Setting Realistic Goals

This weekend, college football begins in earnest—and every team at every level has expectations as to what they want to accomplish during the 2012 campaign. For some teams, adjusting to new coaches and new systems is the highest of all priorities and goals. For other teams, finishing the year at .500 would be considered a huge success—and making a post-season bowl would be a great reward for that progress. Other programs, however, have bigger fish to fry. As a West Virginia fan, I can assure you that the Mountaineer nation is not likely to be satisfied with simply making it to a bowl game. They are dreaming about a Big 12 championship, a BCS bowl (at the least), and possibly a shot at the national championship game.

And that can be a problem. Almost all disappointment in life is rooted in unmet expectations—so unrealistic goals and expectations can become a self-fulfilling prophecy of disappointment, frustration, and even anger. The Mountaineers are in their first year in a new conference. They will be debuting a brand-new defensive scheme. They will travel more miles than ever before. Those factors should bring a level of realism to the expectations so that, when goal-setting begins, they are rooted in real possibilities—not wild, unfounded dreams of grandeur and glory.   

This speaks to one of the more valuable perspectives of life—not only for sports teams, but for all of us. It is the perspective of self-awareness. If we set goals that are utterly unrealistic to who and what we are, we condemn ourselves to a very frustrating time. We must balance our desires to do good, do right, and do well with the facts that we all have limitations and must live within those limitations. That is not pessimism. It is life.

Paul recognized this, and told the church at Rome:

I beseech you therefore, brethren, by the mercies of God, that you present your bodies a living sacrifice, holy, acceptable to God, which is your reasonable service. And do not be conformed to this world, but be transformed by the renewing of your mind, that you may prove what is that good and acceptable and perfect will of God. For I say, through the grace given to me, to everyone who is among you, not to think of himself more highly than he ought to think, but to think soberly, as God has dealt to each one a measure of faith. Romans 12:1-3)

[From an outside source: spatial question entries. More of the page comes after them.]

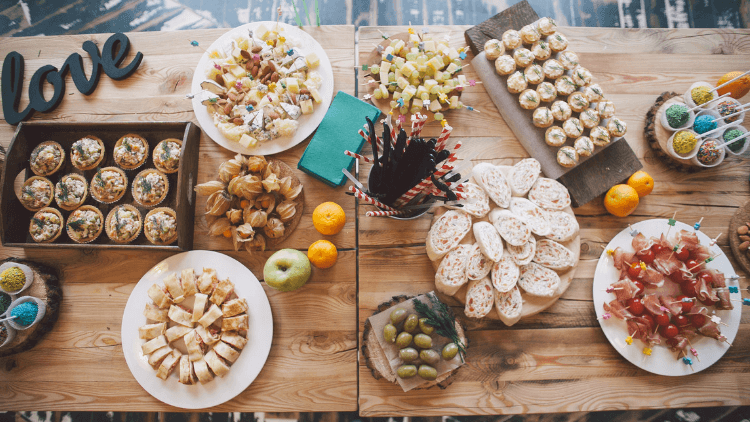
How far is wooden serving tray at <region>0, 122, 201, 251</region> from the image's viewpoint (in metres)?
2.09

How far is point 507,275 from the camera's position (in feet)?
6.77

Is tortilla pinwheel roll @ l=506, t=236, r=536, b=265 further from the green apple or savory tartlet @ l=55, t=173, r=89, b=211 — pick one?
savory tartlet @ l=55, t=173, r=89, b=211

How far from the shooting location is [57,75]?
2451mm

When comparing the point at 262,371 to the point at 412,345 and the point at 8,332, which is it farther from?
the point at 8,332

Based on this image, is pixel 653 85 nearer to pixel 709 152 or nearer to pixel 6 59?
pixel 709 152

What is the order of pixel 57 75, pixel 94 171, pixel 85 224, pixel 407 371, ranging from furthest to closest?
pixel 57 75
pixel 94 171
pixel 85 224
pixel 407 371

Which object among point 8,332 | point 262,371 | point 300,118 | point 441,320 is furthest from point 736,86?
point 8,332

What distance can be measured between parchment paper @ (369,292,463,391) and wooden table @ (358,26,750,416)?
0.58ft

Wisdom says that, as we engage the possibilities and opportunities of life, we must view them recognizing that, even with the most noble goals of life, we are dependent upon the God of all grace. To that end, in v.3, Paul reminds the Romans to “think soberly”—and to “not think … more highly…” Why? Because the realities of human frailty demand that we look beyond ourselves and to our God—not only in setting our goals for life, but also in living them out.